- _Questions to answer_
a) In the account of the evening power outage, how many cups of water does the narrator pour from the clean water jug?
b) Reproduce the passage of the power-outage account that begins at the words "The smell of" and ends after "What now, mom?".
c) Proceed with the account of the evening power outage, picking up right after its final sentence.

- _Extract_
The smell of baking cake begins to drift through the kitchen door. I rise from my chair at the dinner table to begin clearing dishes. Our bellies are full of soup, and for that I am thankful. Many around us have nothing to eat.
On my way to the kitchen sink, the world goes dark. Power is out again. Will it be a few minutes this time? A few hours? A few days? I pause for a few moments, waiting. No lights flicker. Placing the dishes next to the sink, my hand rummages through the drawer to find a candle and matches. Only about 1/4 matches stays lit, and I finally find one to give a glow to the tall white candle so it can be placed in a holder. The flame illuminates the dining room, and I see 6 faces staring at me. What now, mom?
Pulling out a package of store-bought cookies sent from home, I serve the children dessert. This delicacy is a let down after smelling the cake that will now have to be thrown away because it will not finish baking. There are a few sad looks, but also a comment from a maturing teenager, saying, "That's okay, mom, you can't help it. Thanks for trying." As I hold back the tears, I turn away from her. How much she has grown up in the last 3 months! Once again, I am thankful.
After every morsel has been devoured, I carefully pour 7 cups of water from our clean water jug. Each child grabs a glass and heads up the stairs as I lead the procession by candlelight. Entering the bedroom, I grab a battery-operated lantern and pray that the batteries still have life in them. Placing the lantern on the edge of the tub in the bathroom, I put toothpaste on each toothbrush, and the children begin brushing. They use their cups of clean water to rinse their mouths, then swish their toothbrushes in the leftover water. Putting the brushes away, I sit the children down on the bedroom floor and use a flashlight to walk to their room. Grabbing every one's pajamas, I re-enter my bedroom. The boys take turns rinsing off quickly in the shower, because it's cold. There is no hot water when the power is out. Again, I am thankful that we have some water in our tank still. With the power out, it may not last very long.

- _Dataset records_
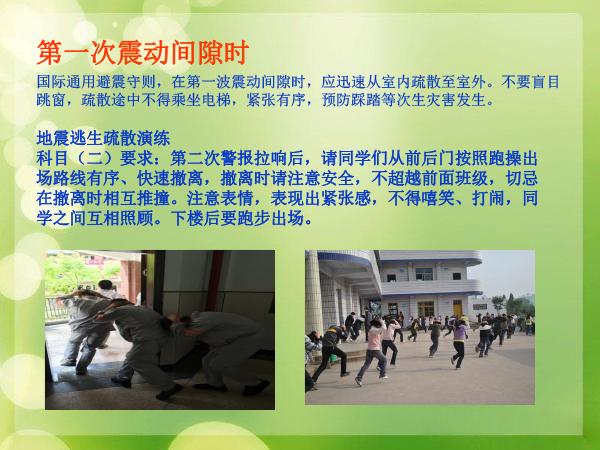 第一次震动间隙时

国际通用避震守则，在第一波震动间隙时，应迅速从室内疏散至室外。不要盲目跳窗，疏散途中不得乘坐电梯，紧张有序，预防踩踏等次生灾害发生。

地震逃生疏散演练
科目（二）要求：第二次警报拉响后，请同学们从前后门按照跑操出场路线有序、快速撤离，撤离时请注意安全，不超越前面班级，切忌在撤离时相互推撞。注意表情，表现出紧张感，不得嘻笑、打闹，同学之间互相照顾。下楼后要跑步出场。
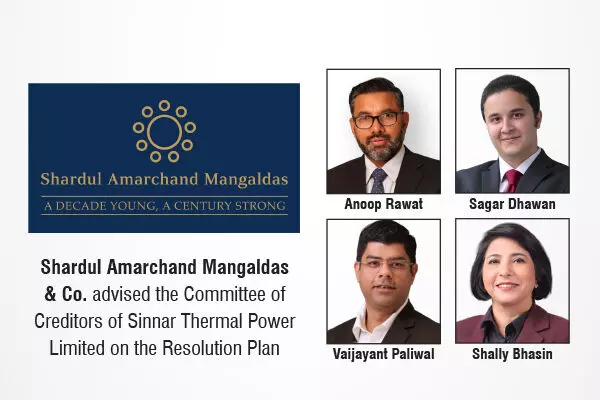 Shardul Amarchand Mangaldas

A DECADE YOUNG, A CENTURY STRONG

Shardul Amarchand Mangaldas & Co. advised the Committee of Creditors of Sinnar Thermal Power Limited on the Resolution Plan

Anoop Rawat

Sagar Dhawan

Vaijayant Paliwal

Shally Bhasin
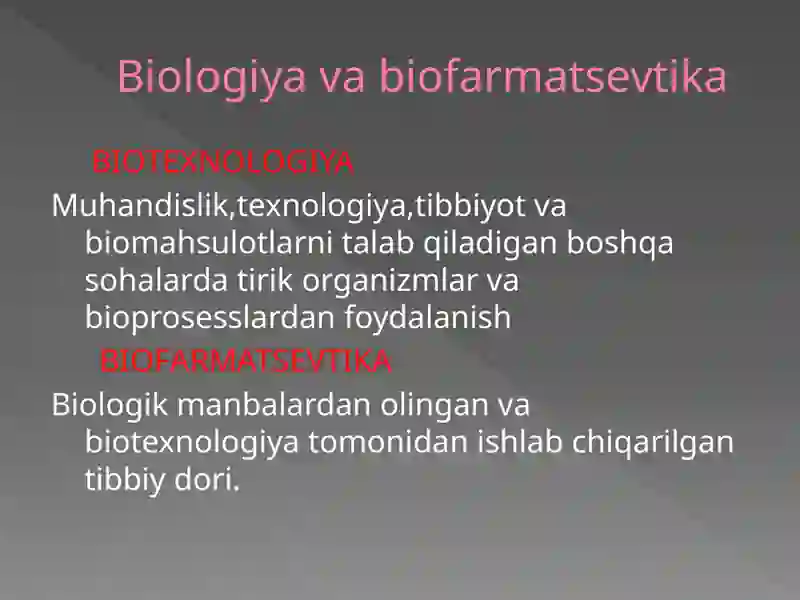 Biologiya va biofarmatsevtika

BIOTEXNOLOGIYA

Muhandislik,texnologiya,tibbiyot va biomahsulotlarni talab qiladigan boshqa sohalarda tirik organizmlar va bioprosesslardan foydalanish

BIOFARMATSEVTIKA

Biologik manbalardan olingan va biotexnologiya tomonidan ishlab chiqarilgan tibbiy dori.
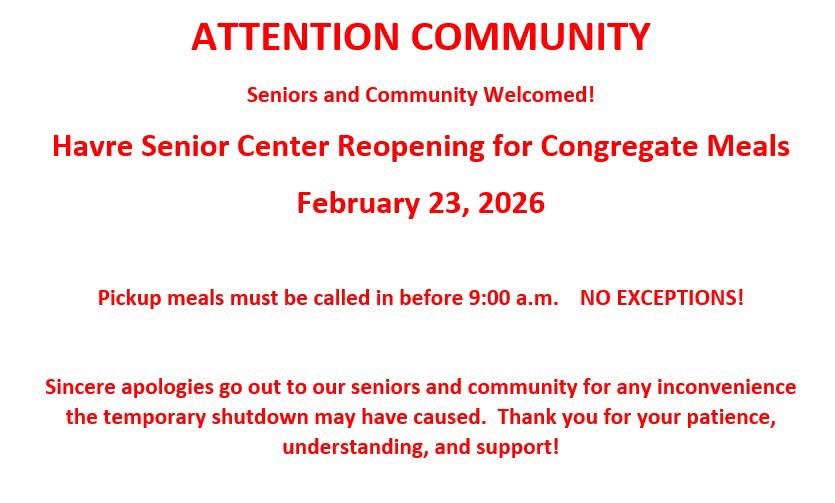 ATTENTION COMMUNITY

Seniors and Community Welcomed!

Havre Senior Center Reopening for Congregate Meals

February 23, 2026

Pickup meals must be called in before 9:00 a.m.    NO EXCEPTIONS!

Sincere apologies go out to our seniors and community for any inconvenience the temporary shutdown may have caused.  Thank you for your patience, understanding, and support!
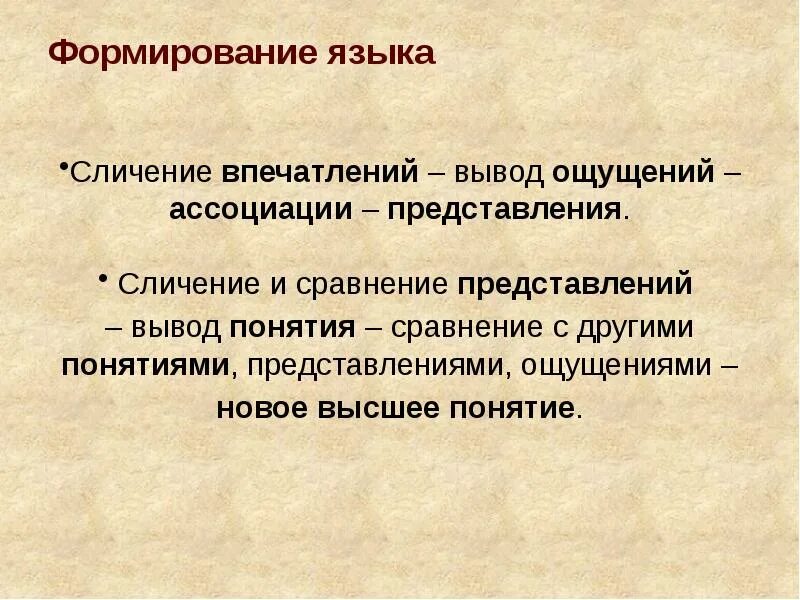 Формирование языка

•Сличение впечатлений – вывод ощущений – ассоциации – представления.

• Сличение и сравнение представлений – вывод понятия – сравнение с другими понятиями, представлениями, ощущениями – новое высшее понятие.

- _Answers to the exercise_
a) Seven cups.

b)
The smell of baking cake begins to drift through the kitchen door. I rise from my chair at the dinner table to begin clearing dishes. Our bellies are full of soup, and for that I am thankful. Many around us have nothing to eat.
On my way to the kitchen sink, the world goes dark. Power is out again. Will it be a few minutes this time? A few hours? A few days? I pause for a few moments, waiting. No lights flicker. Placing the dishes next to the sink, my hand rummages through the drawer to find a candle and matches. Only about 1/4 matches stays lit, and I finally find one to give a glow to the tall white candle so it can be placed in a holder. The flame illuminates the dining room, and I see 6 faces staring at me. What now, mom?

c)
After each child is relatively clean and in soft pj's, I make sure they are tucked, "Snug as a bug in a rug", into their sheets. Finishing with goodnight kisses, I walk downstairs to begin nightly clean-up.
A large pot of water is set on the propane burner to heat. Once it begins boiling, I pour the water into the sink on top of soap and begin to wash dishes. I am thankful to have a propane burner to boil water on. Many of my neighbors cook over an open fire.
Once each dish has been rinsed and placed in the drainer to dry, I wipe off the table and sweep the floor. Disposing of the crumbs in the plastic garbage can, I blow out the candle and use the lantern to walk upstairs to bed. Alan works on the computer for a few minutes while there is still battery life, and I read a few pages on the Kindle. Then it's "goodnight" for the adults, too. We are lulled to sleep by the sound of rain on the tin roof.
Early in the morning, I am awakened by the sound of more rain. There is no music in the background. No power still.
As soon as each family member has sauntered into the family room to begin their day, I serve pancakes made on the propane burner, along with coffee from the French press. Clean-up looks a lot like the previous evening. What's this? The rain stopped?
Changing our clothes, we all head outside to play mud soccer. Tiring everyone out and building up an appetite are on the agenda for this morning. Those goals being accomplished, the Kicklighter clan runs inside, depositing our blackened shoes on the porch.
I take a chance opening the refrigerator to see if the ground beef inside still feels cool enough to safely cook. Thinking it's okay, I quickly take out the meat and home-made tortillas. Alan browns the meat, I assemble a line of bowls filled with vinegar-water to soak the lettuce, tomatoes, peppers, and lime. Once they have been soaked, I rinse them all with clean water from our water jug. Cutting begins.
Lunch is announced when all prep work is completed. Hungry children come to the table to fill their tortillas. They devour their nourishment. All except one, who refuses to eat anything other than peanuts.
As another clean-up commences, a game of hide-and-seek is begun. There are no adequate large hiding spaces in this house for bodies, so the game is played by hiding a stick.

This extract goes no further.